Dataset items:

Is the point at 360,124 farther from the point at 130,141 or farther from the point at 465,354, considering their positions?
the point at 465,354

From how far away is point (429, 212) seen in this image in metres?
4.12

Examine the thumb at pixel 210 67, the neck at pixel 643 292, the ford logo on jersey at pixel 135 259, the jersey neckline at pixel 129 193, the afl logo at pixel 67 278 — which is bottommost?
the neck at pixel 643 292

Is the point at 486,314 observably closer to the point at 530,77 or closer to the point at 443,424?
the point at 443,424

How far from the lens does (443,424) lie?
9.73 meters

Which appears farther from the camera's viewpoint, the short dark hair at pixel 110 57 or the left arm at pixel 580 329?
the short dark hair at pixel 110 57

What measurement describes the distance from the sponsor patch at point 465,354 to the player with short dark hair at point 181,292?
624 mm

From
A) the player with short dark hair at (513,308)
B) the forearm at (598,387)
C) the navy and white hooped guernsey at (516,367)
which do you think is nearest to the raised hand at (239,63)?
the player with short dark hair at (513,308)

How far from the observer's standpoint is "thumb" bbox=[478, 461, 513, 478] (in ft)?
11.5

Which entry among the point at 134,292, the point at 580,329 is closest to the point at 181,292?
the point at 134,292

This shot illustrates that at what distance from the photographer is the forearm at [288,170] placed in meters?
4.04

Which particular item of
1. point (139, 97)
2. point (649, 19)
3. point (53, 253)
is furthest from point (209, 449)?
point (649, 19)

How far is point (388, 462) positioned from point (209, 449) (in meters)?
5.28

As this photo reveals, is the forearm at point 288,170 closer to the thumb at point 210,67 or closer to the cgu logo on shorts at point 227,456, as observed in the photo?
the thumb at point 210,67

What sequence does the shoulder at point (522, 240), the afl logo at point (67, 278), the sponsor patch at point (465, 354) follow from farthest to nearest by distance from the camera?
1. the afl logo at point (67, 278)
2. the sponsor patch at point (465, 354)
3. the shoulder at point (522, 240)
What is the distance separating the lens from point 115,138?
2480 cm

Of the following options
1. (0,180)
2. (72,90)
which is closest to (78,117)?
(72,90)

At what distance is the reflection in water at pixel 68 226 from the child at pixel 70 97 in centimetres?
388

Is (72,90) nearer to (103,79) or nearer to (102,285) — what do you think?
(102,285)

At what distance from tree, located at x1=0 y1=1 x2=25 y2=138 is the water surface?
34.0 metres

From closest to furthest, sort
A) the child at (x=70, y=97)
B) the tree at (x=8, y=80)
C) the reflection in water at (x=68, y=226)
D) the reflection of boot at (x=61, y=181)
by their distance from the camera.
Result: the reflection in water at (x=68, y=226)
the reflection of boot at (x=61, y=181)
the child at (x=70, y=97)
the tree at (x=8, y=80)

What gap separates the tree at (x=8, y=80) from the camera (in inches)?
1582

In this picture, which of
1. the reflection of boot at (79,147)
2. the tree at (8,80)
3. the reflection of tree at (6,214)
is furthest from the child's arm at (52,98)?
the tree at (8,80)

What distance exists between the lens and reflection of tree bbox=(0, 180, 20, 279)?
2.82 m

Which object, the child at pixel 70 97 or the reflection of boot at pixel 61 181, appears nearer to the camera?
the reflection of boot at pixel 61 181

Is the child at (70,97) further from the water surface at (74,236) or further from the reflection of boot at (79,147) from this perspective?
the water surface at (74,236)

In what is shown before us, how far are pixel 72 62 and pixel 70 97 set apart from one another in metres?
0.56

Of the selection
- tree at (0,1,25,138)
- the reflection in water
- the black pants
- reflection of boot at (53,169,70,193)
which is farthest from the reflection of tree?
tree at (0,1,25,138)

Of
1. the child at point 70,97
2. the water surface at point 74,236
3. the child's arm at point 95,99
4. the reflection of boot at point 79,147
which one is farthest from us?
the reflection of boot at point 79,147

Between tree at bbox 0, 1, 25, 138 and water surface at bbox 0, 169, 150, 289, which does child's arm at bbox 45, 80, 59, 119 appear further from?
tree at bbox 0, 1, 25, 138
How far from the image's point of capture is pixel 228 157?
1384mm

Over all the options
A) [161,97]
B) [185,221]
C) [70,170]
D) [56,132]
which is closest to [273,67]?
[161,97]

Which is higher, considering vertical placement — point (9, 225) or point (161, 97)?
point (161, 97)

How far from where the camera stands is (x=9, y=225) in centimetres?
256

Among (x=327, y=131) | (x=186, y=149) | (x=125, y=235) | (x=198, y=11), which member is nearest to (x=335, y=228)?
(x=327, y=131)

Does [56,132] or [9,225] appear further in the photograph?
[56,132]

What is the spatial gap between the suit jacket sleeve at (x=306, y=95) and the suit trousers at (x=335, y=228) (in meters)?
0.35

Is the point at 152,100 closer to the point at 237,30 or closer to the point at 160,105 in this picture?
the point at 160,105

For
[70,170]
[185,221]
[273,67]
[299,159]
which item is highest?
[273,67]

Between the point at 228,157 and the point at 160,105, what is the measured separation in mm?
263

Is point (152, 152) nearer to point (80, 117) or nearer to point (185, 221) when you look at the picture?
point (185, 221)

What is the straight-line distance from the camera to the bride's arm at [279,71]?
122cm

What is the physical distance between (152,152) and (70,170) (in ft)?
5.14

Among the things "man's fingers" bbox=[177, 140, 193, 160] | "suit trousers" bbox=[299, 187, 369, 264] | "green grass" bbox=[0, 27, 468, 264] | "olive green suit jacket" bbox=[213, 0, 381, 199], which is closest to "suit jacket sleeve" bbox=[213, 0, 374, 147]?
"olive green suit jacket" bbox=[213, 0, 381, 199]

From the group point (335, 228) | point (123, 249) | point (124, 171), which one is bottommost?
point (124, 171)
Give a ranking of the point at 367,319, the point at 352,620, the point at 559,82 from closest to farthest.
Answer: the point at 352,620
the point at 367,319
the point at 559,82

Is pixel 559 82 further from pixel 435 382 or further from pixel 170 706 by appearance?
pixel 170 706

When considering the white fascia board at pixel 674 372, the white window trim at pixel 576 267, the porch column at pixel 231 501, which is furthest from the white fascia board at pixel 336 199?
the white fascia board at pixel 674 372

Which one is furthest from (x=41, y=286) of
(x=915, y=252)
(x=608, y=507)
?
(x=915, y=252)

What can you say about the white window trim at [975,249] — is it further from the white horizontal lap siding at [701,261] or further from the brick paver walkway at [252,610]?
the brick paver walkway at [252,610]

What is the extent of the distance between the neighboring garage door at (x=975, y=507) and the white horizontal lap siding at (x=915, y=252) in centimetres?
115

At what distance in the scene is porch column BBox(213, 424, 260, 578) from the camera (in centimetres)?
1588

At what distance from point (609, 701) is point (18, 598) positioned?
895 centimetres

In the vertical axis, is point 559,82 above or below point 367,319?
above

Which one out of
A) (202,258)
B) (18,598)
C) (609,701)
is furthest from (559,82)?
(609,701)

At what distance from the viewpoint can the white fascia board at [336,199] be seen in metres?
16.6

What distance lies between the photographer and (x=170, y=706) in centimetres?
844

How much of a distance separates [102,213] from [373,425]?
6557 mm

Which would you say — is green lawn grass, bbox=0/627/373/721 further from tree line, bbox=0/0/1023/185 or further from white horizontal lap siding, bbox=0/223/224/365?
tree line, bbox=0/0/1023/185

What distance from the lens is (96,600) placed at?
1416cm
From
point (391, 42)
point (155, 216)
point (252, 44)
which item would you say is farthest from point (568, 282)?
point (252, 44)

= WHAT IS EXPECTED =
Write out only what runs from the line holding "At what distance from point" through the last line of the records, exactly as shown.

= RESULT =
At what distance from point (609, 701) is point (18, 598) positioned?
895 centimetres

In the vertical axis, is point 559,82 above or below point 367,319?
above

Which one out of
A) (202,258)
B) (18,598)
C) (609,701)
is furthest from (559,82)?
(609,701)

At what distance from the viewpoint can the white fascia board at [336,199] be seen in metres?
16.6

What distance lies between the photographer and (x=170, y=706) in centimetres?
844

How much of a distance separates [102,213] from [373,425]?
6557 mm

Which would you say — is green lawn grass, bbox=0/627/373/721 further from tree line, bbox=0/0/1023/185 or further from white horizontal lap siding, bbox=0/223/224/365?
tree line, bbox=0/0/1023/185

What distance from the lens is (96,600) placed at?
1416cm
From
point (391, 42)
point (155, 216)
point (252, 44)
which item would you say is farthest from point (568, 282)?
point (252, 44)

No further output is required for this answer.